Taiwanese President Tsai Ing-wen advised people in Taiwan to refrain from hoarding “masks, food, and toilet paper,” in a statement posted to her official Facebook page on May 15.
“Panic buying at supermarkets would only increase the risk of COVID [Chinese coronavirus] clusters,” the president wrote, according to Taiwan News.
Taiwan’s level three coronavirus alert order requires people to wear masks at all times during public activities. It limits indoor gatherings to five people and outdoor gatherings to ten.
“A wide spectrum of business and public venues are to be closed [according to the order], with the exception of essential services, police departments, hospitals, and government buildings,” Taiwan News reported.

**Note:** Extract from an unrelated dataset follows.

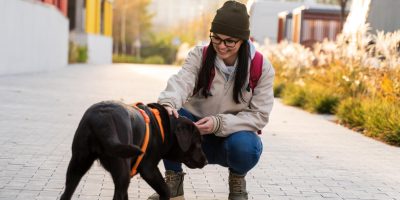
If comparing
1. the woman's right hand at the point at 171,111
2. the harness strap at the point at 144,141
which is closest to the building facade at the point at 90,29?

Taiwan Health Minister Chen Shih-chung announced further virus-prevention measures — in addition to the level three alert — on May 16 for Taipei and New Taipei, including “remote learning for some school years, and guidelines for hospitals to prioritize symptomatic Covid [Chinese coronavirus] cases, saying dedicated beds were beginning to fill.”
Taiwan’s Central Epidemic Command Center (CECC) held an emergency press conference on May 15 to announce 180 new, locally transmitted cases of the Chinese coronavirus in the country, which was “the largest number of domestic infections reported in one day since the start of the pandemic in Taiwan,” according to Taiwan News. The majority of the new cases were documented in Taipei (89) and New Taipei City (75).
“Taiwan reported 206 new local cases of the Chinese coronavirus May 16, “breaking the previous day’s record high of 180,” the U.K. newspaper the Guardian reported.
Health experts cautioned the public that Taiwan’s sharp rise in Chinese coronavirus case numbers on Sunday was “probably partly a result of mass testing drives over the weekend,” the newspaper noted.
New Taipei City Mayor Hou You-yi announced on May 17 that preparations were currently underway in the city “to raise the COVID-19 [Chinese coronavirus] alert to Level 4, after 333 new local COVID-19 cases were reported on Monday (May 17),” Taiwan News reported.
Taiwan’s level four coronavirus alert order mandates the following, according to the Taiwan CECC:
People can only leave home for essential activities and must wear a mask and maintain a social distance at all times.
Even when at home, masking and social distancing must be practiced.
All public events canceled, with the exception of essential services such as law enforcement, medical and government services.
All in-person school and work activities suspended.
Lockdowns will be imposed in counties, cities, or townships where an outbreak has become severe. Only designated persons may enter or leave these lockdown zones, and residents must stay in their homes.
“The Central Epidemic Command Center (CECC) on Saturday (May 15) said there would only be [level 4-style] lockdowns if there were at least 100 new infections per day for 14 consecutive days,” Taiwan News noted on Monday.